## Short problem
Rename "window pane" to "glass panel" throughout the data below and copy out every other line unchanged, omitting the pictures.

## Data provided
┄┄┄┄┄┄┄┄┄┄┄┄┄┄┄┄┄┄┄┄

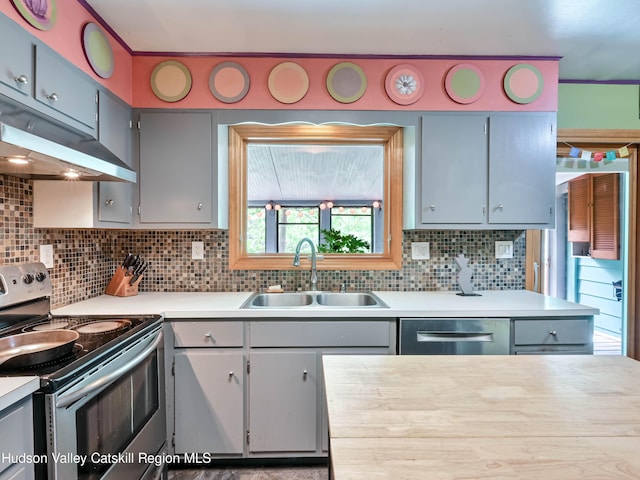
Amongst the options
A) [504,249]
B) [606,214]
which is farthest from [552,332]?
[606,214]

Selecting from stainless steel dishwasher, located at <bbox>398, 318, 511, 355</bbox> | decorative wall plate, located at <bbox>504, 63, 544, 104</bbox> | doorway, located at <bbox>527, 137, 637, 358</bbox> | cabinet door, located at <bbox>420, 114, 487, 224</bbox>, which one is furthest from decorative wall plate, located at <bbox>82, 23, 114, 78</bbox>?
doorway, located at <bbox>527, 137, 637, 358</bbox>

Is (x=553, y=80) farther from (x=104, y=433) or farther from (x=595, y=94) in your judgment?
(x=104, y=433)

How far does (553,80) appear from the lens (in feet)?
7.16

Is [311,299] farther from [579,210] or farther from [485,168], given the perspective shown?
[579,210]

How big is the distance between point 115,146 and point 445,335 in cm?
210

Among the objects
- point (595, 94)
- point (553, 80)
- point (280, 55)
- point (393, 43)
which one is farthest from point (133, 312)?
point (595, 94)

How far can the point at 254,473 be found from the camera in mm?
1869

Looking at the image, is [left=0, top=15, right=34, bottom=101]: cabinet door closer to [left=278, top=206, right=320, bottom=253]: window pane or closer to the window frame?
the window frame

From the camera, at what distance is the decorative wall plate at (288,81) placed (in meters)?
2.11

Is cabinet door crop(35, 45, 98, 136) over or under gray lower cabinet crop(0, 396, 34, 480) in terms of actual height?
over

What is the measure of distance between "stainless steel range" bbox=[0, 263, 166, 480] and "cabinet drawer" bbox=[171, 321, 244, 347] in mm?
107

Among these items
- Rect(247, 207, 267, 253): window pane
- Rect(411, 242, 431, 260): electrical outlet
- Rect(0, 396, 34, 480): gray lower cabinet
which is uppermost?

┄┄┄┄┄┄┄┄┄┄┄┄┄┄┄┄┄┄┄┄

## Solution to the exercise
Amongst the options
A) [504,249]
B) [606,214]
which is farthest from [552,332]?
[606,214]

Selecting from stainless steel dishwasher, located at <bbox>398, 318, 511, 355</bbox> | decorative wall plate, located at <bbox>504, 63, 544, 104</bbox> | doorway, located at <bbox>527, 137, 637, 358</bbox> | cabinet door, located at <bbox>420, 114, 487, 224</bbox>, which one is furthest from decorative wall plate, located at <bbox>82, 23, 114, 78</bbox>?
doorway, located at <bbox>527, 137, 637, 358</bbox>

Is (x=553, y=80) farther from (x=104, y=433) or farther from (x=595, y=94) in your judgment?
(x=104, y=433)

How far does (553,80) appear from the lens (in feet)?
7.16

Is [311,299] farther from [579,210] or farther from [485,168], given the perspective shown?
[579,210]

How big is the distance between point 115,146 and point 445,335 in cm?
210

Among the objects
- point (595, 94)
- point (553, 80)
- point (280, 55)
- point (393, 43)
which one is farthest from point (133, 312)?
point (595, 94)

How far can the point at 254,473 be found from the camera in mm?
1869

Looking at the image, is [left=0, top=15, right=34, bottom=101]: cabinet door closer to [left=278, top=206, right=320, bottom=253]: glass panel or closer to the window frame?
the window frame

From the camera, at what distance is the decorative wall plate at (288,81) placed (in meters)?
2.11

Is cabinet door crop(35, 45, 98, 136) over or under gray lower cabinet crop(0, 396, 34, 480) in terms of actual height?
over

What is the measure of distance between "stainless steel range" bbox=[0, 263, 166, 480] and "cabinet drawer" bbox=[171, 321, 244, 347] in mm?
107

Among these items
- Rect(247, 207, 267, 253): glass panel
- Rect(411, 242, 431, 260): electrical outlet
- Rect(0, 396, 34, 480): gray lower cabinet
which is uppermost?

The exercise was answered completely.